Republicans have spent seven years campaigning against the former president's health care law, and cast dozens of votes to repeal it in full or in part.

But when they finally got the chance to pass a repeal bill that actually had a chance to get signed, they could not pull it off.

Mr Trump is certain to be weakened politically - with a big early congressional defeat adding to the continuing inquiries into his presidential campaign's Russia connections and his unfounded wiretapping allegations against Mr Obama.

The development came on the afternoon of a day when the bill, which had been delayed a day earlier, was supposed to come to a vote.

But instead of picking up support as Friday wore on, the bill went the other direction, with some key lawmakers coming out in opposition.

Congressman Rodney Frelinghuysen of New Jersey, chairman of a major committee, Appropriations, said the bill would raise costs unacceptably on his constituents.

Republican Barbara Comstock of Virginia, a key moderate Republican, and Republican David Joyce of Ohio also announced "no" votes.

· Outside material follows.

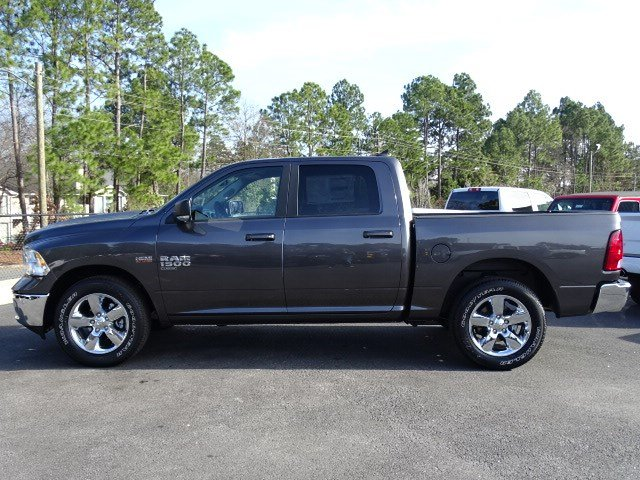 2019 Ram 1500 Crew Cab 4x2,  Pickup #597587 - photo 4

The defections raised the possibility that the bill would fail. In the face of that evidence, and despite insistences from White House officials and House Speaker Paul Ryan that Friday was the day to vote, leadership pulled back from the brink.

The bill would have eliminated the Obama statute's unpopular fines on people who do not obtain coverage and would also have removed the often-generous subsidies for those who purchase insurance.

Republican tax credits would have been based on age, not income like Obama's, and the tax boosts Obama imposed on higher-earning people and health care companies would have been repealed.

The bill would have ended Obama's Medicaid expansion and trimmed future federal financing for the federal-state program, letting states impose work requirements on some of the 70 million beneficiaries.

The non-partisan Congressional Budget Office said the Republican bill would have resulted in 24 million additional uninsured people in a decade and lead to higher out-of-pocket medical costs for many lower-income and people just shy of age 65 when they would become eligible for Medicare. The bill would have blocked federal payments for a year to Planned Parenthood.

Democrats were uniformly opposed. "This bill is pure greed, and real people will suffer and die from it," said Republican Pramila Jayapal of Washington state.

Mr Trump said his healthcare reform fell short because it lacked support from Democrats.

Trump made his first comments about the failure of a signature legislative item on Friday in the Oval Office a short time after a House vote on the bill was withdrawn.

Mr Trump told reporters "we were very close" and tried to blame Democrats, through Republicans control both the House and the Senate.

He also predicted the Affordable Care Act would soon implode, forcing Democrats to join the Republicans at the negotiating table.